Gore told me how she got the club started.

“In 1999, about ten years after my husband had died, I had just gotten my kids in college. I decided I wanted to start fishing again, so I went to the high school principal and said I would like to start a fishing club and she said ‘sure, go for it,’ ” Gore said. “We have three entities, we were first 4-H and the high school together, and then the B.A.S.S. Federation found out about me and they were trying to implement a youth program in Virginia. They called me up and asked me if would I be interested. I asked what they could do for my kids. They said they could advance to a world level. I said ‘Sure, let’s do it.’ Plus, they mentioned the word scholarship and I jumped on it.”

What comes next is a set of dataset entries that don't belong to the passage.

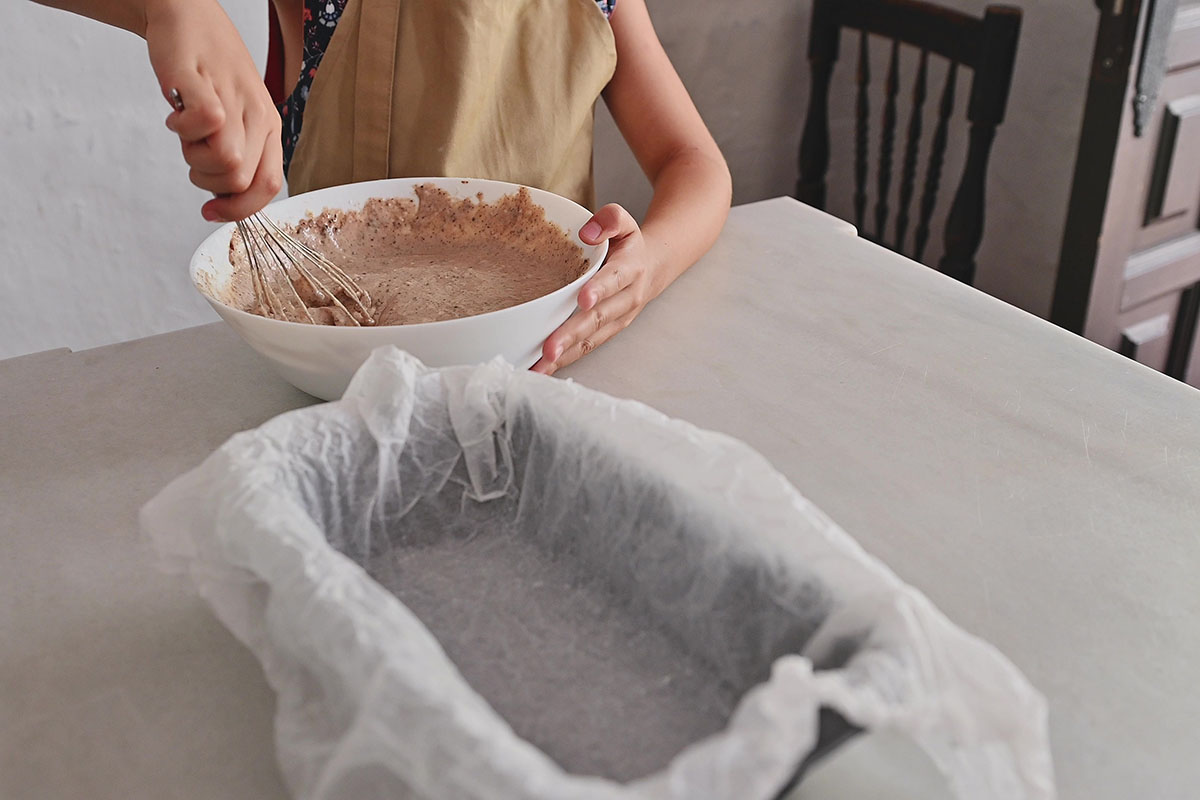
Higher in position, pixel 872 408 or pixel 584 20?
pixel 584 20

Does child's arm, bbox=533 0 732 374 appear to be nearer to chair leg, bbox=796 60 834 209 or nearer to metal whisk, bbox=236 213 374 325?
metal whisk, bbox=236 213 374 325

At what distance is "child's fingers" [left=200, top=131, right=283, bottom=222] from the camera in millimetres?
553

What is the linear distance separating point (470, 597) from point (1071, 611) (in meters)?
0.28

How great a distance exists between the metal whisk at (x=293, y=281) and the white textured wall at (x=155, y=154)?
0.89 m

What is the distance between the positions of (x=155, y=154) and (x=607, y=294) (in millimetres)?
1063

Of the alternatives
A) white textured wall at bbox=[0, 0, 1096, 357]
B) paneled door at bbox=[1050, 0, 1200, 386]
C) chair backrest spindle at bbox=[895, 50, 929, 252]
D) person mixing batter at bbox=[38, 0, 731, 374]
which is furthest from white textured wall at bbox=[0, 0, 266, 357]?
paneled door at bbox=[1050, 0, 1200, 386]

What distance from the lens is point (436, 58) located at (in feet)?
2.74

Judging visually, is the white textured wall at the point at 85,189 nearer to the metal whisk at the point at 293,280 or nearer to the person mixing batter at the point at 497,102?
the person mixing batter at the point at 497,102

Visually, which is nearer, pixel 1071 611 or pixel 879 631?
pixel 879 631

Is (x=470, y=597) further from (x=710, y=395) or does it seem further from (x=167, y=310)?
(x=167, y=310)

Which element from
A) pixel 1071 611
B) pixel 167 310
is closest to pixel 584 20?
pixel 1071 611

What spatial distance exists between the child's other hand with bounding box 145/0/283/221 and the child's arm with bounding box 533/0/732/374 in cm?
20

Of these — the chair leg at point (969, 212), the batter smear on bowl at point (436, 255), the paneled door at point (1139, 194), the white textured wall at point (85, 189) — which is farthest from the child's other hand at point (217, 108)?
the paneled door at point (1139, 194)

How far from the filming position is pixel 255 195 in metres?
0.56
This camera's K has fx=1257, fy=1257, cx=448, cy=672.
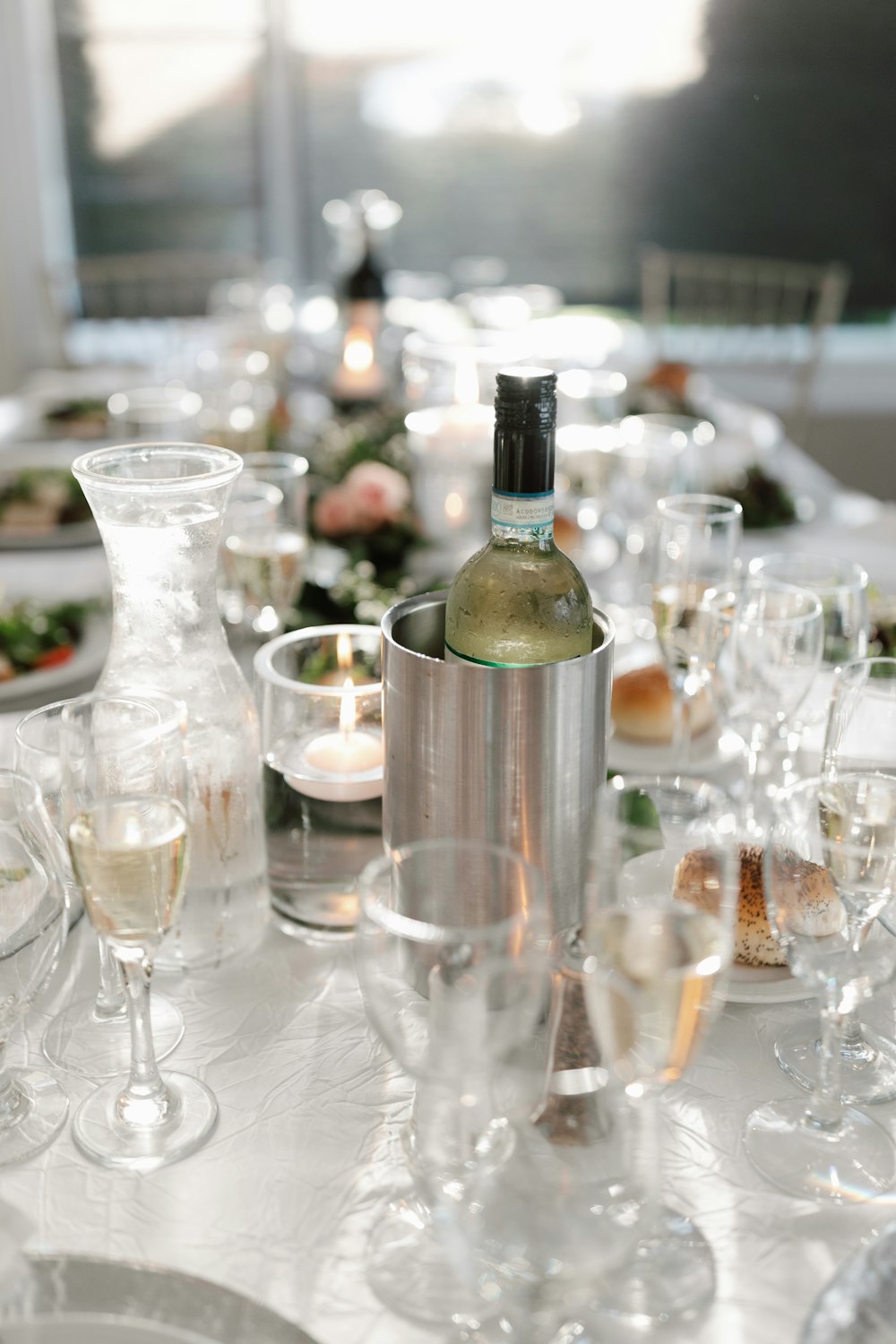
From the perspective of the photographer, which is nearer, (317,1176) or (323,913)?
(317,1176)

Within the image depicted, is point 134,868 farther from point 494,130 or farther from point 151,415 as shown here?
point 494,130

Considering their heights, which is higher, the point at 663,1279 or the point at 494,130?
the point at 494,130

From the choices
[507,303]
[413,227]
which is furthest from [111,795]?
[413,227]

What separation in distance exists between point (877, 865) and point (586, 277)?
4.13 m

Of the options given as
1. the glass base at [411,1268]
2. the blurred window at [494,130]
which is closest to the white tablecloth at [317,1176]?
the glass base at [411,1268]

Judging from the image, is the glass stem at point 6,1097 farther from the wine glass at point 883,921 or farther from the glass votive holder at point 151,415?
the glass votive holder at point 151,415

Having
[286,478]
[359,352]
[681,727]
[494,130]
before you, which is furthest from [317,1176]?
[494,130]

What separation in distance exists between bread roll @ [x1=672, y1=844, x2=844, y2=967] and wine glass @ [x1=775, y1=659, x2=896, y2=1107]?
56mm

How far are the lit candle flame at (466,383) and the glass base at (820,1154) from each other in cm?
131

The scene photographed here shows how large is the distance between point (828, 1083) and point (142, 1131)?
1.32ft

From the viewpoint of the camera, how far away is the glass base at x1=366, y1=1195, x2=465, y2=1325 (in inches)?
24.5

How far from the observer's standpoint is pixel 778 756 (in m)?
1.20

Gore told me what other high schools could do to get do to get the program started. She ticked these items.

“You’ve got to have someone who loves kids and loves being with kids and is willing to do it without getting compensated,” she said. “You’ve got to have some kids that are interested. Once those kids approach that principal and say ‘We want a bass club,’ then that principal may go out or tell those kids, ‘Well, you find a sponsor and then we will do it.’ ”

Gore told me the kids can receive their high school letter if they meet the criteria. She has developed that criteria and told me that all another coach or teacher needs to do is contact her and she would be happy to share it with them.

“And that is the other cool thing about this, it’s parents and kids working together,” she said. “And the other thing I have tried to do is give the kids an opportunity to be with their parents. Be with their dads or moms out on the water on a Saturday or Sunday.”

Gore credits the parents, students and her volunteers for making the program a success. She considers them all family.

Nothing is more important for the future of hunting and fishing than helping the next generation learn about the sports we love. Let’s all do a little more where we can.